Lessons from the Current Economic Crisis

With all of the media focused on the economy at the moment, it seems impossible not to feel some concern about our investments.  And while concern in some areas might be simply an overreaction, concern with your stock portfolio isn’t.  Just a few months ago, we were debating the virtues of a Roth IRA or how to properly execute a 401K Rollover.  Today, where stock investments are held is the least of our worries.  We are in a very real period of adjustment in the markets globally, and many companies are seeing their stock prices plummet.  Some would argue that we are merely seeing a correction on paper, which will eventually bounce back to previous levels when the markets stabilize.  Though it may be that stock prices will recover, what is your money doing for you in the mean time?  The answer: nothing good.

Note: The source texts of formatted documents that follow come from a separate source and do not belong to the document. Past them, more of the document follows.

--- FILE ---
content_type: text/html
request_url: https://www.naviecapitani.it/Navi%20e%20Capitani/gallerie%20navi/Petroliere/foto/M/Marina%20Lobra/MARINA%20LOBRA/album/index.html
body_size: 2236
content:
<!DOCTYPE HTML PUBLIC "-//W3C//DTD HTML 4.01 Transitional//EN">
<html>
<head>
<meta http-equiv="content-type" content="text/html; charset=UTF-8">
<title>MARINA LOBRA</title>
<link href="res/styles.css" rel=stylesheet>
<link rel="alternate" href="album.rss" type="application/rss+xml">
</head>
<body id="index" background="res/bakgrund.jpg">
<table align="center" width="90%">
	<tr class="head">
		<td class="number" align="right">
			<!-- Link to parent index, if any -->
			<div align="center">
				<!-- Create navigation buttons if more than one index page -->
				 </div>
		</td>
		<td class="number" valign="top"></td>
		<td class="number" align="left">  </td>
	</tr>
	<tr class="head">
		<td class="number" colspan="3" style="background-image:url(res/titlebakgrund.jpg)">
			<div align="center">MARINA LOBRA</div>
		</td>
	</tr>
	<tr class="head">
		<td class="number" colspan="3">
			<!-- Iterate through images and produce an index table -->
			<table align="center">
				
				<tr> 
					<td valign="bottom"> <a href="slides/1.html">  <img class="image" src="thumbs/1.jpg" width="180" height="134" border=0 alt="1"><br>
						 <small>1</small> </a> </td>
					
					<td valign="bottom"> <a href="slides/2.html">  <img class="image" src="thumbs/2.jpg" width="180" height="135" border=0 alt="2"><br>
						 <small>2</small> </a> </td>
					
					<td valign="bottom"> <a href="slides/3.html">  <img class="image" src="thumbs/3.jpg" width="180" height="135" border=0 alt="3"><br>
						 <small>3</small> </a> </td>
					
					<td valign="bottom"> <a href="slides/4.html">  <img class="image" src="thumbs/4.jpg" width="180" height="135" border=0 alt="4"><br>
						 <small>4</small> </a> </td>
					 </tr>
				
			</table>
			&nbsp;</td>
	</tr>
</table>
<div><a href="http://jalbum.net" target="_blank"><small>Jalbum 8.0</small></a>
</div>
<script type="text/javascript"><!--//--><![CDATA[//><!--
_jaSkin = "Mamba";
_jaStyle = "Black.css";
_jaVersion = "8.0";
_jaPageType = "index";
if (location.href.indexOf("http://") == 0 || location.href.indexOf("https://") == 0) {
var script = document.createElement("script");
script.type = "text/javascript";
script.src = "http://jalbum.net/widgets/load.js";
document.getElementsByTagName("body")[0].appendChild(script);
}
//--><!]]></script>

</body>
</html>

The period of time from the high value of your portfolio last year to the same value at which point the market does correct itself - that is a period of time when your money is not working for you.  It is not growing your net worth.  It is not paying you dividends (like it was).  It is not safe.  In fact, it is at massive risk.  Therefore, it is prudent that we take this moment, when our passions are engaged, to discover what we can learn from this massive market correction.

Lesson #1:  Stocks are not a replacement for Savings Accounts

When your money is invested in the stock market, it is still “in play” so to speak.  It is at the mercy of the market and the world economy.  If your money is in a FDIC insured bank, it is at least guaranteed safe up to the amount it is insured for, backed by the full faith and credit of the federal government.  Now you may say that faith in the federal government isn’t so great right now, and I wouldn’t disagree.  But the bottom line is that it would take the failure of the central U.S. government to risk your money in the bank, and if it happened that the federal government failed - your savings may be just one of many worries at the time.  Bottom line - if you may need that money to survive, don’t risk it in the stock market.  That’s what savings accounts are for.

Lesson #2:  Nothing lasts forever - Have an exit strategy

Remember the boom in the 90’s?  How ’bout the bust in the early years of this decade?  Everything ebbs and flows, runs in seasons - especially the stock market.  If there is a time of prosperity and recovery, there will inevitably be a period of loss and constriction.  After the losses at the turn of the century, heavily weighted in tech stocks, many investors returned to the market, buying stocks in force, scooping up “good deals” and driving the market back up.  And while there were some good deals, and many of us benefited in our 401Ks from the upsurge in value, it was inevitable that we would see another downturn sooner or later.  And it happened to be sooner than most thought.  Risky moves by investment banks and hedge funds, the real estate bubble bursting, and massive government expenditures on defense, created an unstable environment in all sectors.  Bottom Line:  If your going to get in the stock market, make sure you have a clear strategy for getting out when the time comes.

Lesson #3:  You should never have 100% of your investments in Stocks

You’ve heard it before - diversify, diversify, diversify.  Well, the problem is that many people diversify within just one investment type.  For instance, they may buy a good mix of tech, blue chip, pharmaceutical, and retail stocks.  That’s great - but they’re still all in STOCKS!  They may be protected from downturns in a sector of the economy.  But they aren’t protected if confidence in the economy itself is shaken.  Bottom Line:  Keep a good mix of stocks, bonds, commodities, metals, real estate holdings, etc.  Don’t put all of your eggs in any one basket.